MacPaint Source Code Released to Museum
gbooch writes "The Computer History Museum, located in Mountain View, California, is not only a museum of hardware but also a museum of software. Today, with the permission of Apple, the Museum has made available the original source code of MacPaint.
MacPaint was written by Bill Atkinson, a member of the original Macintosh development team. Originally called MacSketch, he based it on his earlier LisaSketch (also called SketchPad) for the Apple Lisa computer. Bill started work on the Macintosh version in early 1983. "
Uh... id has been doing this for years. And id doesn't wait 27 years to do it, either.
ftp://ftp.idsoftware.com/idstuff/source/
It has been mentioned a few times here in /., but http://folklore.org/ has a great collection of short stories about MacPaint. Worth the reading for every geek out there
If that's in the source, I think at one time Apple had some testing harness that sent random click events to programs to see if it would crash. That might be what is meant by the monkey.
Explanation: it was a reference to Apple's automated testing framework, as per the zero-score reply you can't see:
http://folklore.org/StoryView.py?project=Macintosh&story=Monkey_Lives.txt
I've looked at the source and it shows many good programming traits, like variable and procedure naming that makes sense, separation of concerns (each procedure is short and does only one or two things; and it's procedural), etc. The code is very easy to follow. It shows that good programming is more about the programmer than the programming language.

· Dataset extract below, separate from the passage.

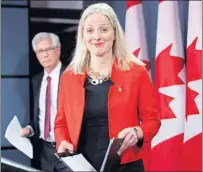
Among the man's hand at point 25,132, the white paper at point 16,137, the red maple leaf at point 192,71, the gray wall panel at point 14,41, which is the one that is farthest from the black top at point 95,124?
the gray wall panel at point 14,41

This is perhaps the most ill-constructed wealth of ignorance posted on Slashdot for a while, at least without original intent to be tardy.
Copyright protects creative works. Whereas published works may have required copyright notice on the work (before 1989), or deposit with the Library of Congress, unpublished works have never required a copyright notice for protection. If you created it, you have the copyright on it, and can take protective action against others distributing copies of your work.
Patents protect exclusive distribution of inventions. We do not do the exact same thing with patents. Patents allow you to take legal action and prohibit competitors from making infringing products.
Trade secrets are secrets as long as they are kept secret, but 'infringing' products are not actionable. You have not publicly declared that you invented something, so if someone else invents it they can use it too (and might even be able to patent it if you haven't created prior art implementing your invention). There are only legal covenants (and criminal liability in some states) to prevent employee disclosure, theft, or espionage. Trade secrets can include non-copyrightable or non-patentable things such as the formula for Red Bull.
Software, which is currently under discussion, can have all: patentable (think Amazon one-click checkout patent), under copyright (as the Amazon web server software is, even if undisclosed), and contain trade secrets (such as server cloud optimization routines to speed processing).
If you work for Apple and released the source code to 1984's Macintosh File System you would be breaching your non-disclosure trade secret agreement with Apple. The disclosed software would still be covered by copyright, and features or inventions implemented in the software may be covered by patents too. Many software patents are so vague in their description (merely describing the end result or user interface) that the actual implementation in code may indeed be a trade secret too.